*Data excerpts*.
╭──

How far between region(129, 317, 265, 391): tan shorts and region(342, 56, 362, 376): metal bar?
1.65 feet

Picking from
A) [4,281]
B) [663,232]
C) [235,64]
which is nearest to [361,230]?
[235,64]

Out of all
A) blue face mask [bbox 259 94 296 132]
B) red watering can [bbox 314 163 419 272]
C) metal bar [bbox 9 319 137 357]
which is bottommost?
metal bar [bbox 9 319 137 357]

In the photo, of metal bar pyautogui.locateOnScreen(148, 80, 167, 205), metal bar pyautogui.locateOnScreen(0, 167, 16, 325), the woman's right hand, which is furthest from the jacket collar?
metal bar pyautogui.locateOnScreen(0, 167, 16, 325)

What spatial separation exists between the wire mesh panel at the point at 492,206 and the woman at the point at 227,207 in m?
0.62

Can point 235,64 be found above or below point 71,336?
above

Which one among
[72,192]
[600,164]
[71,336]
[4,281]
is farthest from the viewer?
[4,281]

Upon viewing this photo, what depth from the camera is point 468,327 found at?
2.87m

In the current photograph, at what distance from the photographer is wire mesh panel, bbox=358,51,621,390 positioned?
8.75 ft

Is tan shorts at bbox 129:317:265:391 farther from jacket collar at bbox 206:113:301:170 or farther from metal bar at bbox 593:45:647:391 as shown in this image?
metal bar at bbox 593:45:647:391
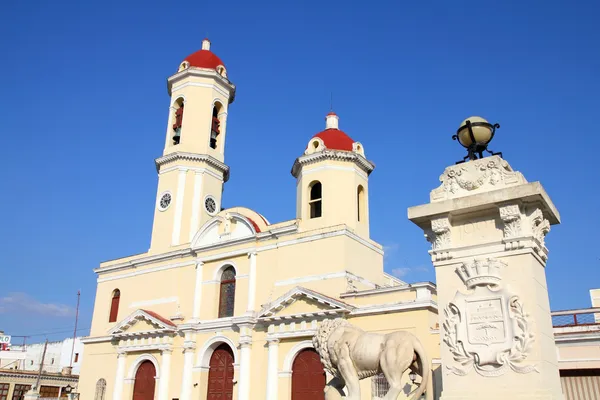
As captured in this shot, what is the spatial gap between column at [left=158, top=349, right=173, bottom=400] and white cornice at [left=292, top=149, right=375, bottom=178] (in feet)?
34.3

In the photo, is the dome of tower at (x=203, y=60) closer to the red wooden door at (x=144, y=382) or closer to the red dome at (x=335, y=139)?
the red dome at (x=335, y=139)

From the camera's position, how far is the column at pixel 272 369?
21.4 meters

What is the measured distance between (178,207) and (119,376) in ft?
28.6

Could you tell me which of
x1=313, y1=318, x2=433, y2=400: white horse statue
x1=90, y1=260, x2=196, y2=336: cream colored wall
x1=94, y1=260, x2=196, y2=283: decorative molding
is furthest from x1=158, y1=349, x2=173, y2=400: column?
x1=313, y1=318, x2=433, y2=400: white horse statue

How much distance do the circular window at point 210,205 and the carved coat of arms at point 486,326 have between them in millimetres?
23311

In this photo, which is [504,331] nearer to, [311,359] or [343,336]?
A: [343,336]

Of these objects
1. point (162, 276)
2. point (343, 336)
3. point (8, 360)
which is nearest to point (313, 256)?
point (162, 276)

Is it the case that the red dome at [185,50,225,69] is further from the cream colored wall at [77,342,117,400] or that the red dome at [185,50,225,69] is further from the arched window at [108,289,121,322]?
the cream colored wall at [77,342,117,400]

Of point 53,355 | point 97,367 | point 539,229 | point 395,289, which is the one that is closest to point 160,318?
point 97,367

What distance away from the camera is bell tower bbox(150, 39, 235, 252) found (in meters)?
28.4

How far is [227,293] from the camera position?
991 inches

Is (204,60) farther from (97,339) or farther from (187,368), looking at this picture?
(187,368)

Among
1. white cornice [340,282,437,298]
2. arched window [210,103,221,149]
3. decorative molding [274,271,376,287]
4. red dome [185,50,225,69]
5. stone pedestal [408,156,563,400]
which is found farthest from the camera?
red dome [185,50,225,69]

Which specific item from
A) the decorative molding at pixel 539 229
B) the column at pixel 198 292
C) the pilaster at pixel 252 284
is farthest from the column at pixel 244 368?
the decorative molding at pixel 539 229
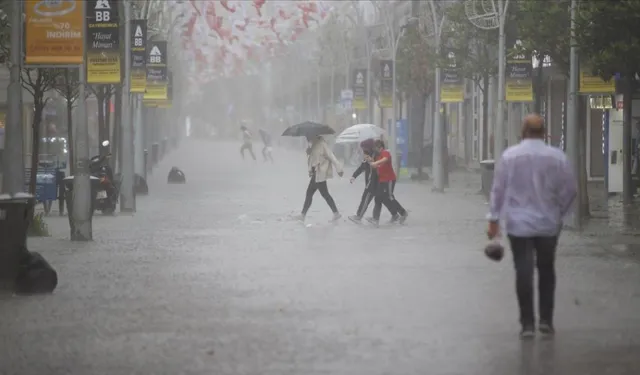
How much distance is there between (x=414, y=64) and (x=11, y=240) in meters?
44.4

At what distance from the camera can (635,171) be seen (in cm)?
3938

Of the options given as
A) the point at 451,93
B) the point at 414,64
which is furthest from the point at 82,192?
the point at 414,64

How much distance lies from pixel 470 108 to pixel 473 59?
30885 mm

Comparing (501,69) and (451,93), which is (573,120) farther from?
(451,93)

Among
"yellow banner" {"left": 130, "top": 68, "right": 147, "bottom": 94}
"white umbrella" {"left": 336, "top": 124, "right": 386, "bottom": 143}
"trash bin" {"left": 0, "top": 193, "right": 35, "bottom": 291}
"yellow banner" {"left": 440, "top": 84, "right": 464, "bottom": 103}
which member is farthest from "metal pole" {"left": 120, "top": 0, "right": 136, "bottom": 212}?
"trash bin" {"left": 0, "top": 193, "right": 35, "bottom": 291}

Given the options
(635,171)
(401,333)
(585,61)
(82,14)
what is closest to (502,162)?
(401,333)

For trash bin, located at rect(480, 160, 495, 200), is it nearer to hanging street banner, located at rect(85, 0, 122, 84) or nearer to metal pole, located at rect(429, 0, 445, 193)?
metal pole, located at rect(429, 0, 445, 193)

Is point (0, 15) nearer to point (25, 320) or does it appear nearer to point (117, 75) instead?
point (117, 75)

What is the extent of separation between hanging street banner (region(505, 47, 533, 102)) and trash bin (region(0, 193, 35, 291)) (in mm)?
19418

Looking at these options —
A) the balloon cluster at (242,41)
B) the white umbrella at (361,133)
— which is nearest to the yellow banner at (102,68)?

╰──

*Aim*.
Find the line that contains "For trash bin, located" in the listing above. Retype it and every line after it up to the last, exactly, and nothing else.

*Answer*.
For trash bin, located at rect(480, 160, 495, 200), is it nearer to hanging street banner, located at rect(85, 0, 122, 84) or nearer to metal pole, located at rect(429, 0, 445, 193)?
metal pole, located at rect(429, 0, 445, 193)

Is point (0, 15) nearer to point (25, 320) or does it appear nearer to point (117, 75) instead?
point (117, 75)

What is the extent of separation between hanging street banner (region(505, 47, 533, 102)) and trash bin (region(0, 193, 35, 291)) (in mm)?
19418

Looking at these options —
A) the balloon cluster at (242,41)
B) the white umbrella at (361,133)
— which is nearest to the yellow banner at (102,68)?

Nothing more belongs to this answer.